In a video of Thao’s voluntary interview with the Minnesota Bureau of Criminal Apprehension, or BCA, eight days after Floyd died, an FBI agent can be seen in the room. Robert Paule, Thao’s attorney, told the agent that he had previously told Assistant U.S. Attorney Jeffrey Paulsen that he would not consent to questioning from the FBI during the BCA interview.
Paulsen, a veteran federal prosecutor, helped Ramsey County prosecutors try the murder case against former St. Anthony police Officer Jeronimo Yanez, whom a jury acquitted in 2017 on murder charges. Yanez shot and killed Philando Castile during a traffic stop in Falcon Heights a year earlier. Paulsen has also helped prosecute and investigate cold-case killings, including the 1970 ambush killing of St.
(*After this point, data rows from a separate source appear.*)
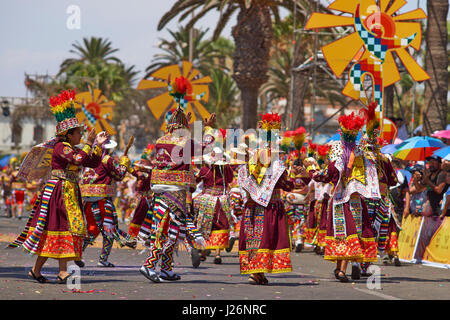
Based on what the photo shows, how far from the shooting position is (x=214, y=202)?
13.6m

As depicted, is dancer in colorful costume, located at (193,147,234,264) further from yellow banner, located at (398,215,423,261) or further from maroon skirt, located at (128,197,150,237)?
yellow banner, located at (398,215,423,261)

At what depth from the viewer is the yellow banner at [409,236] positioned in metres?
14.8

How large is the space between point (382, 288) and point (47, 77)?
175ft

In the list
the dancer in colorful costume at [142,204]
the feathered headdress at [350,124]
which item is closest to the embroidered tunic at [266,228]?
the feathered headdress at [350,124]

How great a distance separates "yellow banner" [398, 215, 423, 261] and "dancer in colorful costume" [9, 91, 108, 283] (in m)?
7.25

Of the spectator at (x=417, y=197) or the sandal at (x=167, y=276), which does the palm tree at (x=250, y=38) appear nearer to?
the spectator at (x=417, y=197)

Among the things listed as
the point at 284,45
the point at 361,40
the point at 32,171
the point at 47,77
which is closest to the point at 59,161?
the point at 32,171

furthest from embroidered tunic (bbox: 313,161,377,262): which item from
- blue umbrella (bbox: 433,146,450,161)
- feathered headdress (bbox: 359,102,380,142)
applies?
blue umbrella (bbox: 433,146,450,161)

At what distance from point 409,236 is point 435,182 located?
1388mm

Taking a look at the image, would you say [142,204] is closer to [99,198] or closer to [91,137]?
[99,198]

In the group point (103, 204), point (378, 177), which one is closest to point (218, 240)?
point (103, 204)

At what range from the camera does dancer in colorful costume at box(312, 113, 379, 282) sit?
1062 cm

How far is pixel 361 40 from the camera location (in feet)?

Paul police Officer James Sackett, and he has handled a variety of major gang prosecutions.
Like the Clark probe, the federal investigation of Floyd’s death is also relying on resources that include a separate autopsy performed by the Armed Forces Medical Examiner at the Department of Defense. According to court filings this month by state prosecutors in Hennepin County, the federal autopsy concluded that Floyd’s death was caused by police actions and that the restraint used “had elements of positional and mechanical asphyxiation.”
While federal civil rights prosecutions against law enforcement have been relatively rare, convictions in Minnesota on such charges are rarer still. Two of the three cases filed in the past decade resulted in acquittals.
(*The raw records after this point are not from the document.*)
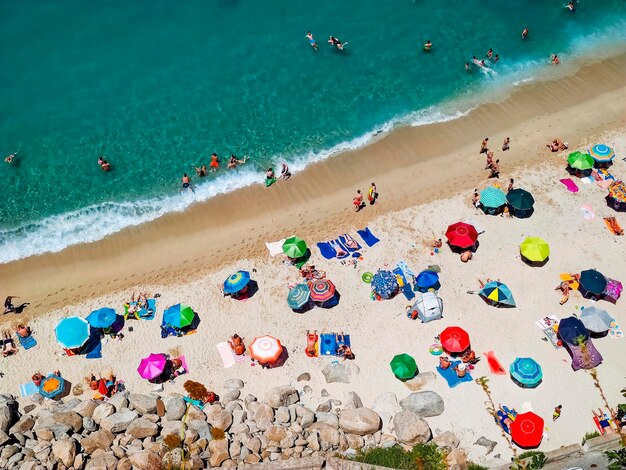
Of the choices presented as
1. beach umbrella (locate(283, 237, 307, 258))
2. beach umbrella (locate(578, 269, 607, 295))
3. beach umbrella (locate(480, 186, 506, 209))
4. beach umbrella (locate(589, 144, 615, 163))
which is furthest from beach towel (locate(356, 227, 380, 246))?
beach umbrella (locate(589, 144, 615, 163))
In 2016, a federal jury acquitted Minneapolis police Officer Michael Griffin of most of the charges against him, including violating the civil rights of four men in a pair of brawls in 2010 and 2011, respectively, outside nightclubs in Minneapolis. Jason Anderson, a member of the shuttered Metro Gang Strike Force, was also acquitted in 2010 of violating a Black teenager’s civil rights by allegedly kicking him in the head.
However, St. Paul police Officer Brett Palkowitsch is awaiting sentencing in October after being found guilty last year of deprivation of rights in connection with a 2016 incident in which he repeatedly kicked an innocent bystander in the chest, causing serious injuries, while a police K-9 mauled the man’s leg. Frank Baker, an unarmed Black man, was left with seven broken ribs and collapsed lungs.
Robert Richman, a St. Louis Park defense attorney who represented Griffin in his trial, said the amount of video evidence — between bystander cellphone videos and body-camera footage — might also make the Floyd case different.
“Watching that George Floyd video, which is more than eight minutes long, as that guy pleads for his life, it’s very difficult not to have a changed perspective about the police and at least be willing to accept the possibility that there can be bad eggs in the police force,” Richman said.
The timing of an indictment in the Floyd case could also mark a new paradigm shift.
“They would be forfeiting, to some degree, the advantage of patience,” said Thomas Heffelfinger, a Minneapolis lawyer who twice previously served as U.S. attorney in Minnesota. “It is not like there is a statute of limitations here, and it’s not like they can’t follow up. Even if Chauvin is convicted at the state level, nothing says they can’t come along at the federal level.”
Color of law cases — much like terrorism or tax-related prosecutions — require approval from the Justice Department. Heffelfinger allowed that there may be pressure from Attorney General William Barr, who described the Floyd investigation as a top national priority at the outset. He said federal authorities may also have enough evidence to warrant action now rather than to wait to prosecute.